▶ Task list
A – Repeat, word for word, the part of the marine heatwave article from "The event started" to "and Dungeness crab.".
B – Answer these questions from the marine heatwave article.
(i) In which journal were the findings published?
(ii) When did the event start?
(iii) Which fisheries did the algal blooms close on the West Coast?

▶ Excerpted text
╔══

El Niño a key factor, but global warming to increase marine heatwaves
A disruptive ocean heatwave in the northeastern Pacific Ocean in 2014 and 2015 was probably a manifestation of El Niño, says a new study by scientists with the Georgia Institute of Technology and the National Oceanic and Atmospheric Administration (NOAA).
Such warm-water events could become more common as heat-trapping pollution continues to increase in the atmosphere, according to the findings published in the journal Nature Climate Change.
“We had two and a half years of consistent warming, which translated to a record harmful algal bloom in 2015 and prolonged stress on the ecosystem,” said Emanuele Di Lorenzo, a professor in Georgia Tech’s School of Earth and Atmospheric Sciences. “What we do in the study is ask whether this type of activity is going to become more frequent with greenhouse gases rising.”
The study linked the heatwave to weather patterns that started in late 2013. The heatwave caused marine animals to stray far outside of their normal habitats, disrupting ecosystems and leading to massive die-offs of seabirds, whales and sea lions.
The event started in late 2013 when a high pressure area blocked winds the normal winter winds that bring cold Arctic air to the North Pacific. That allowed ocean temperatures to rise a few degrees above average. Later in 2014, the intensifying El Niño spread warmth across the Pacific and by 2015 the region of warm water had expanded to the West Coast, where algal blooms closed fisheries for clams and Dungeness crab.
“The bottom line is that El Niño had a hand in this even though we’re talking about very long-distance influences,” said Nate Mantua, a research scientist at NOAA Fisheries’ Southwest Fisheries Science Center and a coauthor of the study.
“This multi-year event caused extensive impacts on marine life,” Di Lorenzo said. “For example, some salmon populations have life cycles of three years, so the marine heatwave has brought a poor feeding, growth and survival environment in the ocean for multiple generations. Events like this contribute to reducing species diversity.”
“Some of these effects are still ongoing and not fully understood because of the prolonged character of the ocean heatwave,” he said. “Whether these multi-year climate extremes will become more frequent under greenhouse forcing is a key question for scientists, resource managers and society.”

╚══

▶ Source data
╔══

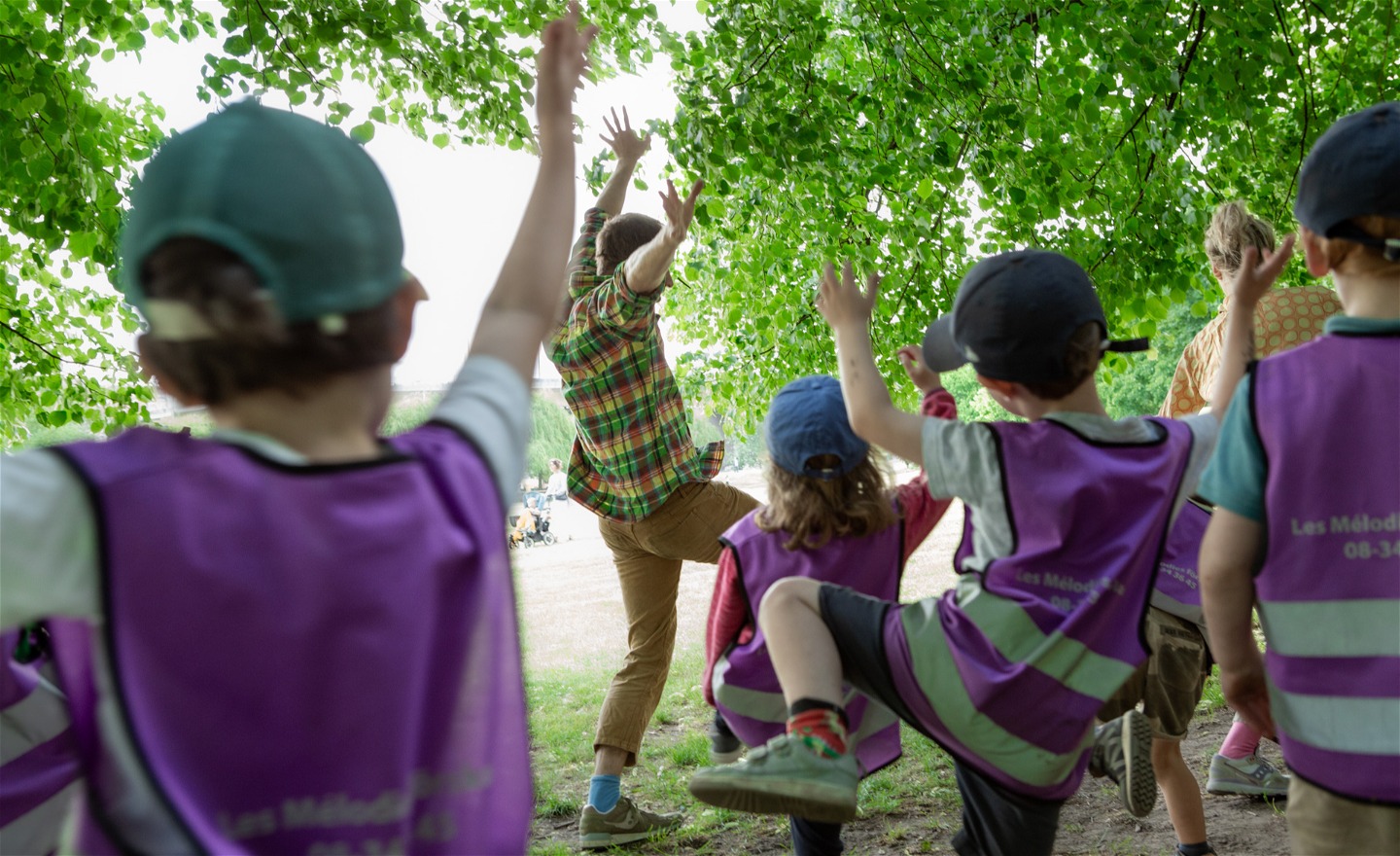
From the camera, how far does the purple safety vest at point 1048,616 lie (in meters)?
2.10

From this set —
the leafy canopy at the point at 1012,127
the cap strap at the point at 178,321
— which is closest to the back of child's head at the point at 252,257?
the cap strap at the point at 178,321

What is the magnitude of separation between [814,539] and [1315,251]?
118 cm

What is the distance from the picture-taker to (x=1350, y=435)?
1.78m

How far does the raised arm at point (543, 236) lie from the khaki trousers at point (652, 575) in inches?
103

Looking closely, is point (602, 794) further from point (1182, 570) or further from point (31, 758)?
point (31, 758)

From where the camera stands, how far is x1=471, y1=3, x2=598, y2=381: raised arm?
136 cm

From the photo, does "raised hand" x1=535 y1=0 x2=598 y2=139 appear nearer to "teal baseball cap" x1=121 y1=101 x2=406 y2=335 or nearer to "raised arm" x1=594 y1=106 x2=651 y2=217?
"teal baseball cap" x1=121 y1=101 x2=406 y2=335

╚══
╔══

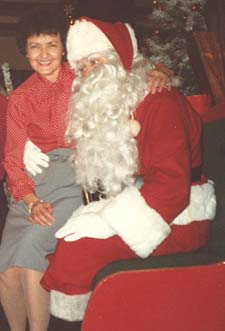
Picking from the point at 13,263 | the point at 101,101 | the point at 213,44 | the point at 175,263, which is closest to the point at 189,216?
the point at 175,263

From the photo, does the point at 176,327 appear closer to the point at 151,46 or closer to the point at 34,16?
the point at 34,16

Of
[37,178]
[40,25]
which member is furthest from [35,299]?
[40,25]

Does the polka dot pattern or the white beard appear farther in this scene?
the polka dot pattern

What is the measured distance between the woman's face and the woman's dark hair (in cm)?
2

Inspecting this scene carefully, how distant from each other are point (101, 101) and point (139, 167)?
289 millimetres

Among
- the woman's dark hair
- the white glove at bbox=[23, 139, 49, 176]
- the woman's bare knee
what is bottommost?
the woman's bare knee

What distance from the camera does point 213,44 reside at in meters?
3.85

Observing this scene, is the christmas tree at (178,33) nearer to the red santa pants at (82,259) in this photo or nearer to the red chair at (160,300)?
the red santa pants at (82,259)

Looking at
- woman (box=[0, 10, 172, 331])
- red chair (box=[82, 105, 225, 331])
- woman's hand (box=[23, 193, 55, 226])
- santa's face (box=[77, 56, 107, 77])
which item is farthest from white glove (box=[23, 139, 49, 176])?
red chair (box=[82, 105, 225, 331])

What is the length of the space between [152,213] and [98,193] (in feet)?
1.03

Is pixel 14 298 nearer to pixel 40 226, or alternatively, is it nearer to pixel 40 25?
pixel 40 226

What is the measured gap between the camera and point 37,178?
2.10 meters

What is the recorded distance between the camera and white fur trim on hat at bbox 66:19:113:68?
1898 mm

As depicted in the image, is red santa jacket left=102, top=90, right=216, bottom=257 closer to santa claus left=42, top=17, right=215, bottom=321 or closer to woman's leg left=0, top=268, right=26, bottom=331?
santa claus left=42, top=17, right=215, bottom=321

╚══
╔══

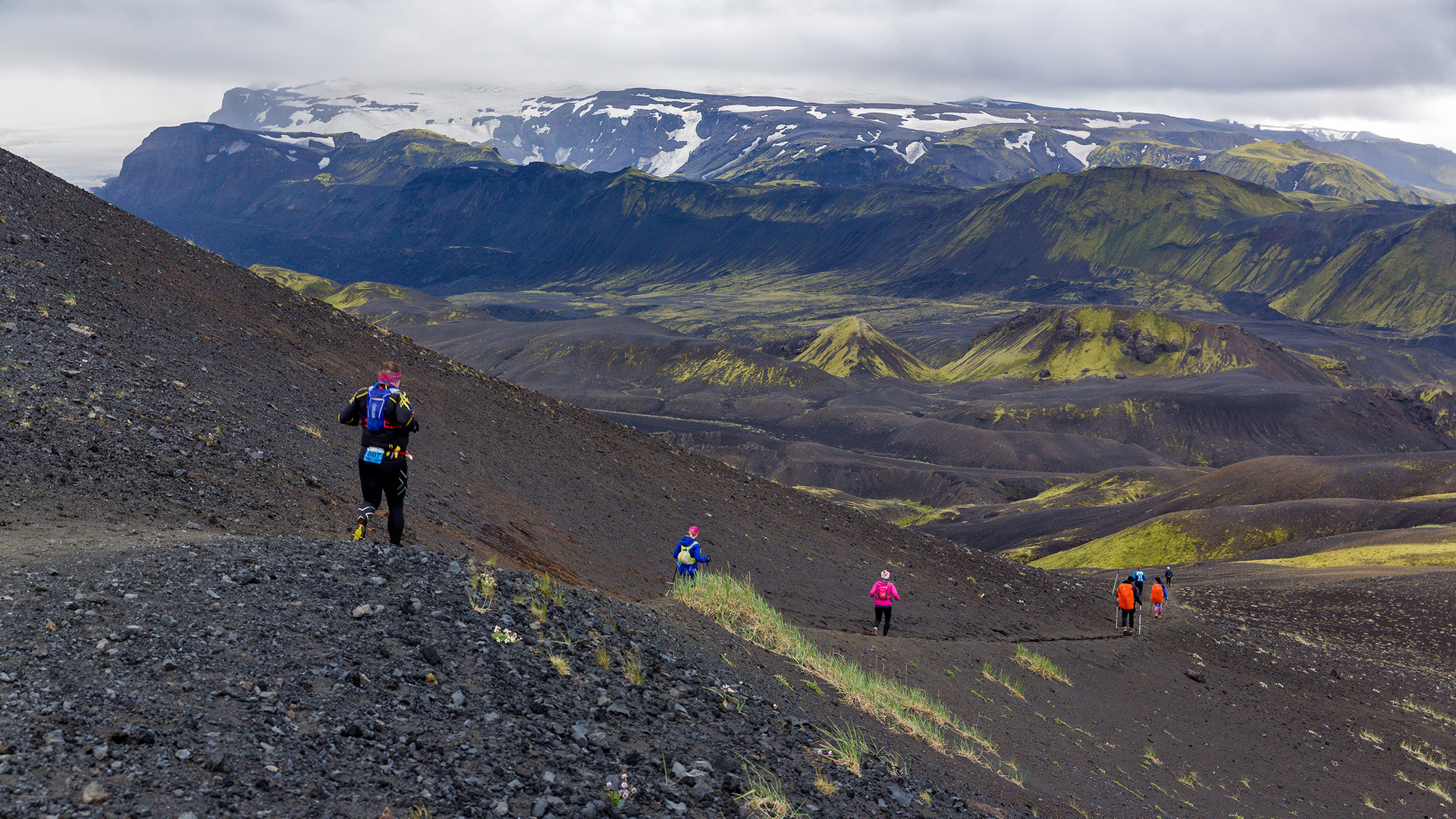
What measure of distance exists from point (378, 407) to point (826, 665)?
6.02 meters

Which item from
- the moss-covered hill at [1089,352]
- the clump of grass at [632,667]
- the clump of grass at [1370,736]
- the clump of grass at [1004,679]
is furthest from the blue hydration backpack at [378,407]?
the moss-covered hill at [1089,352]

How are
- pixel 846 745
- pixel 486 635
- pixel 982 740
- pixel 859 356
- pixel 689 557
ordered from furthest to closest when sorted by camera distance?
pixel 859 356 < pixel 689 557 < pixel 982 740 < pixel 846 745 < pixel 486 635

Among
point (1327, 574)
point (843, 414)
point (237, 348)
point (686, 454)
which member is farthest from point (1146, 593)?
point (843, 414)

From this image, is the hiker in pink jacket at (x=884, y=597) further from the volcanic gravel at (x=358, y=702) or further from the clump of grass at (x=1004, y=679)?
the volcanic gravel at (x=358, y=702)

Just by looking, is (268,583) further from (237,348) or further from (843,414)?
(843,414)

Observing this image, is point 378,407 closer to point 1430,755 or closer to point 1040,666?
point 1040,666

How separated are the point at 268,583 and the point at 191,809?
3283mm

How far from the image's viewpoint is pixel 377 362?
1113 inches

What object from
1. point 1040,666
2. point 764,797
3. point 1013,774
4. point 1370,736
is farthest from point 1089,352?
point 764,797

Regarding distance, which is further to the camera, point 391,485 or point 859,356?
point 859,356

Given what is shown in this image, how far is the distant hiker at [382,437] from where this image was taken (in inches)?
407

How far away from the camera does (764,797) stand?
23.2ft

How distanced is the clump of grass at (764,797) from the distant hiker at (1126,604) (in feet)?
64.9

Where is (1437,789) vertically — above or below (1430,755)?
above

╚══

▶ Task-by-task outputs
A –
The event started in late 2013 when a high pressure area blocked winds the normal winter winds that bring cold Arctic air to the North Pacific. That allowed ocean temperatures to rise a few degrees above average. Later in 2014, the intensifying El Niño spread warmth across the Pacific and by 2015 the region of warm water had expanded to the West Coast, where algal blooms closed fisheries for clams and Dungeness crab.

B –
(i) Nature Climate Change
(ii) Late 2013
(iii) Fisheries for clams and Dungeness crab